Work required — Reproduce each of the entries below verbatim, line for line, with no changes.

Data listing —
** BEGIN **

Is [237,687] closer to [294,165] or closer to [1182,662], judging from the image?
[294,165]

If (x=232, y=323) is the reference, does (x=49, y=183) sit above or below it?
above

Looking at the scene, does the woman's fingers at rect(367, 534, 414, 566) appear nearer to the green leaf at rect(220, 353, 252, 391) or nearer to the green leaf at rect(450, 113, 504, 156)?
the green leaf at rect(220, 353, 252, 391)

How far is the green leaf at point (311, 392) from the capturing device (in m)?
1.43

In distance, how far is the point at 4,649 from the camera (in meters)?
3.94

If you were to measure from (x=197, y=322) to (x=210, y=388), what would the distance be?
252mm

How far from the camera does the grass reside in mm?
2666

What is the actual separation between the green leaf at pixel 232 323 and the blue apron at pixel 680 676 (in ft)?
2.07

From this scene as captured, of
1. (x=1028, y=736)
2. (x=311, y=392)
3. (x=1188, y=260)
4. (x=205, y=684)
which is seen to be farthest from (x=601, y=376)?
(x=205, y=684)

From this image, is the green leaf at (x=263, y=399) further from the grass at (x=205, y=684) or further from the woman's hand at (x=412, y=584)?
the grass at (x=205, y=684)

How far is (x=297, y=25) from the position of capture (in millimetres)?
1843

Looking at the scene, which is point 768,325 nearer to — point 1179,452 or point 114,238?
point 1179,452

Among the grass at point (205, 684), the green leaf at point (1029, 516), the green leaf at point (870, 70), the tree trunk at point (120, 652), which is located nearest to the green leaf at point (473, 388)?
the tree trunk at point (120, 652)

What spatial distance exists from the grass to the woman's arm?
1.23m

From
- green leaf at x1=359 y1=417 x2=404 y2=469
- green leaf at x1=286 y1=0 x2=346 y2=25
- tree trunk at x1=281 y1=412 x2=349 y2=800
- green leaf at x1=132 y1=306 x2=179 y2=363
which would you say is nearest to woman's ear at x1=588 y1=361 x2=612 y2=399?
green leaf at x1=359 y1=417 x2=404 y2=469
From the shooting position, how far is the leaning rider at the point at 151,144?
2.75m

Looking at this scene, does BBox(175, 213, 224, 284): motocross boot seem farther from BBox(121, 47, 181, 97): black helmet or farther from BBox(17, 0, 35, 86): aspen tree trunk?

** END **

Completed task —
Is [237,687] closer to [294,165] or closer to [1182,662], judging from the image?
[294,165]

If (x=232, y=323) is the reference, does (x=49, y=183) sit above or below it?
above

Looking at the scene, does the woman's fingers at rect(367, 534, 414, 566) appear nearer to the green leaf at rect(220, 353, 252, 391) or nearer to the green leaf at rect(450, 113, 504, 156)?
the green leaf at rect(220, 353, 252, 391)

How far is the green leaf at point (311, 392) from the capturing device (in m)?
1.43

In distance, how far is the point at 4,649 from the camera (in meters)?
3.94

If you were to measure from (x=197, y=322) to (x=210, y=388), what would the distance be?
252mm

How far from the camera does the grass reside in mm?
2666

What is the actual separation between the green leaf at pixel 232 323 and the blue apron at pixel 680 676 (in ft)?
2.07

From this scene as captured, of
1. (x=1028, y=736)
2. (x=311, y=392)
3. (x=1188, y=260)
4. (x=205, y=684)
which is seen to be farthest from (x=601, y=376)?
(x=205, y=684)

From this image, is the green leaf at (x=263, y=399) further from the grass at (x=205, y=684) or further from the woman's hand at (x=412, y=584)?
the grass at (x=205, y=684)

How far is (x=297, y=25) from the position of capture (in millimetres)?
1843

Looking at the scene, which is point 768,325 nearer to — point 1179,452 or point 114,238?
point 1179,452

Among the grass at point (205, 684), the green leaf at point (1029, 516), the green leaf at point (870, 70), the tree trunk at point (120, 652), which is located nearest to the green leaf at point (473, 388)?
the tree trunk at point (120, 652)

What spatial distance exists from the grass to the woman's arm?
1.23m

From
- green leaf at x1=359 y1=417 x2=404 y2=469
- green leaf at x1=286 y1=0 x2=346 y2=25
- tree trunk at x1=281 y1=412 x2=349 y2=800
- green leaf at x1=132 y1=306 x2=179 y2=363
which would you say is nearest to woman's ear at x1=588 y1=361 x2=612 y2=399?
green leaf at x1=359 y1=417 x2=404 y2=469
From the shooting position, how far is the leaning rider at the point at 151,144?
2.75m

Looking at this scene, does BBox(175, 213, 224, 284): motocross boot seem farther from BBox(121, 47, 181, 97): black helmet or farther from BBox(17, 0, 35, 86): aspen tree trunk?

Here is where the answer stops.